» **To do**:
Pick up the blog post mourning a summer of celebrity deaths where its last paragraph ends, and keep writing in the same voice.

» **Provided text**:
━━━━━━

This past week, all in the same 24 hour period, we lost Senator Ted Kennedy, Ellie Greenwich, and Dominick Dunne. This sucker punch to the soul inspired today’s blog post.
It used to be that celebrity deaths seemed to come in threes. For some reason that rule was upended this year starting in June. The Grim Reaper seems to have gotten greedier than usual and snatched far more than his usual share. The last week of June he started really racking them up: Farrah Fawcett, Michael Jackson, and Sky Sunlight Saxon on June 25. In July we lost Merce Cunningham, Gordon Waller, and Walter Cronkite, among others.
August 2 we lost Billy Lee Riley, August 5 Budd Schulberg, August 6 Willy DeVille and John Hughes (aged 58 and 59, respectively), Les Paul on August 13, Jim Dickinson on August 15, and this week’s trifecta, alongside quite a few more.
I was especially saddened by the loss of Ellie Greenwich (whom I had the privilege to meet and speak to on several occasions). Ellie was responsible for some of the greatest music of our age. She was a singer, songwriter, and record producer. Leader of the Pack, River Deep, Mountain High, Be My Baby, Da Doo Ron Ron, (Today I Met) The Boy I’m Gonna Marry, Do Wah Diddy Diddy, Not Too Young To Get Married, Cherry Cherry, are only a few of the amazing songs she wrote or co-wrote with her writing partner Jeff Barry. She also co-wrote, along with Jeff Kent and Ellen Foley, the spectacular and extremely underappreciated Keep It Confidential which was recorded by Nona Hendryx and was a 1983 R&B hit.

━━━━━━

[Stored items]
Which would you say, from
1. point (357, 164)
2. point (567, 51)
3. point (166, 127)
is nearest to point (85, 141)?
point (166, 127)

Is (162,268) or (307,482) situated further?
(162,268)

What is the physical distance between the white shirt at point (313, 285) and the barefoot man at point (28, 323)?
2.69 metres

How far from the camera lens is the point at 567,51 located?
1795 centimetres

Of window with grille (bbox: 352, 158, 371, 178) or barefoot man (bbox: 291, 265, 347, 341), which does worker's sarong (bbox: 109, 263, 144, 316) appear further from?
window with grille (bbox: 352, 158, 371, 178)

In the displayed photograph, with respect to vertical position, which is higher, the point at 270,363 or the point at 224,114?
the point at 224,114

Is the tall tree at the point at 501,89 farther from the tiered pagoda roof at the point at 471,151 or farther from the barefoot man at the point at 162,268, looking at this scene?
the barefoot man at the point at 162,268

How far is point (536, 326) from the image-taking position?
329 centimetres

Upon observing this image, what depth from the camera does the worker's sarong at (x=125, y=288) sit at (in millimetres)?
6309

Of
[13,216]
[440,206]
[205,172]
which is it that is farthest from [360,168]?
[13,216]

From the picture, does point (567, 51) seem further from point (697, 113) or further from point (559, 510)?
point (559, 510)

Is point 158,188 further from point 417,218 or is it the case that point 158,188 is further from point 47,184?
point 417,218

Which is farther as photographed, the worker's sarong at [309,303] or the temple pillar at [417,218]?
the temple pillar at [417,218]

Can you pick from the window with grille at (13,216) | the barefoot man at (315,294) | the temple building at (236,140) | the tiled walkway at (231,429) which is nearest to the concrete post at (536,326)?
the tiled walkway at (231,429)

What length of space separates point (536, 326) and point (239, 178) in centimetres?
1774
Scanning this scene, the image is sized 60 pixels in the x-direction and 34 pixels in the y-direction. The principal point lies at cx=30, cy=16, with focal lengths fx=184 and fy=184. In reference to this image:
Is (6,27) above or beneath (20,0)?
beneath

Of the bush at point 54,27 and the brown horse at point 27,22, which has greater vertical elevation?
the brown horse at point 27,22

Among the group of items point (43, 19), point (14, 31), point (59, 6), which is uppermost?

━━━━━━

» **Response to this exercise**:
Senator Ted Kennedy was ill for a long time and his death was not a shock per se, but it is certainly the end of an era. The last of the three golden brothers, and the only one to die a natural death. I certainly see the cold truth in Henry Rollins’ column on the Vanity Fair blog, but I also mourn the Kennedy family’s - and our country’s - great loss. Leaders like Ted Kennedy do not come along every day. We won’t see his like again.
And, finally, Dominick Dunne. He provided many an entertaining hour for me as I read his Vanity Fair coverage of the rich and famous getting away with murder, or trying to. His pieces were always the first thing I looked at when I got my monthly VF fix in the mail. No one wrote like him; no one touched nerves like he did. After the murder of his daughter, Dominique, he was a tireless advocate for the rights of murder victims. He provided a glimpse into high society’s rarefied circles for decades. He knew everyone. He wrote about many. I’ll miss him greatly.
For all three, and for the many we’ve lost this summer and this year, I offer Jane Siberry’s beautiful ode, “Calling All Angels.”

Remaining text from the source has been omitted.